Auch in Aurich-Tannenhausen wird zu Jahresbeginn eine halbe Stelle gestrichen. Dort wird Pastor Uwe Noormann in Pension gehen. Zudem verkleinert sich die Dreiviertelstelle für Ostgroßefehn auf eine halbe. Der Kirchenkreis geht bei der Stellenverteilung rein über den Faktor der Gemeindeglieder. Für rund 2400 gibt es eine volle Stelle.

Wie geht es in Wiesmoor weiter?

Und was ist mit der halben Stelle im Kirchspiel Wiesmoor/Großefehn, die nach Streit aus der „Zwangsehe“ der Marcardsmoorer Kreuzkirchengemeinde mit der Friedenskirche in Wiesmoor gelöst wurde? „Die fällt an die Gemeinde in Wiesmoor“, sagt Tido Janssen.
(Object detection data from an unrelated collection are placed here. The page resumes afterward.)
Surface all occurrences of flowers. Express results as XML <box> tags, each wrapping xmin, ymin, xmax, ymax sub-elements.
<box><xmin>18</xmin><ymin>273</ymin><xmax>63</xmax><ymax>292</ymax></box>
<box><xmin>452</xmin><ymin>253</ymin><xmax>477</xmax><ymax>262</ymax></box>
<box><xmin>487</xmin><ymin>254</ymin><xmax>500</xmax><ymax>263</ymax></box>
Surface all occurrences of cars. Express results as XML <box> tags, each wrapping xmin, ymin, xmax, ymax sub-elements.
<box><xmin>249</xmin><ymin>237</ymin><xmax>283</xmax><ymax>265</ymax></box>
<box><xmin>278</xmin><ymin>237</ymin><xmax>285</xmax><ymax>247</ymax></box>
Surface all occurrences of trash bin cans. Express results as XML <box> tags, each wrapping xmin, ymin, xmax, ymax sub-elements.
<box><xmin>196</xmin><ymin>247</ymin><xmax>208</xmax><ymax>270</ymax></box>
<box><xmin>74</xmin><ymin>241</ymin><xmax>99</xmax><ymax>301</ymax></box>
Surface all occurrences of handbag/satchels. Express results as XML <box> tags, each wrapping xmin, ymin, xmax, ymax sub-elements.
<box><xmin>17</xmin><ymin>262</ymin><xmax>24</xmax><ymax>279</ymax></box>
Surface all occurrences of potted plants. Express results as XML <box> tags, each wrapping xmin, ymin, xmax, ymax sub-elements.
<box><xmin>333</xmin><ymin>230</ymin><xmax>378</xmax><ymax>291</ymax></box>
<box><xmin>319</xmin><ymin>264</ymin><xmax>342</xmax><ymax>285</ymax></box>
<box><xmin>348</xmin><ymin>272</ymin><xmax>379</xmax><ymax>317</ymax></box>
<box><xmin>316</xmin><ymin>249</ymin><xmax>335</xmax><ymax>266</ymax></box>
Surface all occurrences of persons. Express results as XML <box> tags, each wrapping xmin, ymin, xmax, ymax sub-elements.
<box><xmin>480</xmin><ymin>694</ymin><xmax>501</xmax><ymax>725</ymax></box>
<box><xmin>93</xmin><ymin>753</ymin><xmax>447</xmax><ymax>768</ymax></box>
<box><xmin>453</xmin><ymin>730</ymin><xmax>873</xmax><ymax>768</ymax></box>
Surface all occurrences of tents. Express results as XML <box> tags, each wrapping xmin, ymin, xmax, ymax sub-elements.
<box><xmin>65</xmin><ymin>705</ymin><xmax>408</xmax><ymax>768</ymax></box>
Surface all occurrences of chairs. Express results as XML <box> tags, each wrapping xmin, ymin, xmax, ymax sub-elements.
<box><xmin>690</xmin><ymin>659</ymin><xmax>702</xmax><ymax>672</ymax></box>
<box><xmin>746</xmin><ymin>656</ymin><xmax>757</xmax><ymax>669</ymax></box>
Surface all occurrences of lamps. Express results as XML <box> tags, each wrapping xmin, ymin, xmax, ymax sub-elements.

Gremienentscheidungen über die Zukunft der Stelle und eine Änderung des Stellenplans gab es nach Informationen der Redaktion allerdings nicht.

Die halbe Stelle wird laut Tido Janssen schon jetzt und bis auf Weiteres je zur Hälfte von den Wiesmoorer Pastorinnen Eva Caesar und Sabine Bohlen ausgefüllt.

Einsparungen bei Diakonie? Zusammenlegung von Gemeinden?

In Dokumenten zur Synode, die unserer Redaktion vorliegen, listet der Kirchenkreis weitere Möglichkeiten zum Sparen auf: Über die Gedankenspiele hinaus, weitere pfarramtliche Verbindungen zu schaffen und Gesamtkirchengemeinden zu bilden, stehen Ideen im Raum, die Dienstbeschreibungen für Pastoren zu ändern, zugleich aber auch bei der Diakonie und der Verwaltung einzusparen – besonders bei der Fachstelle Sucht, heißt es. Konkret dazu äußerte sich Janssen auf Nachfrage nicht. Man habe „einen Beratungsprozess mit dem Diakonischen Werk in Niedersachsen durchlaufen“, wolle „Prozesse optimieren“ und habe „gewisse Strukturveränderungen vorgenommen“.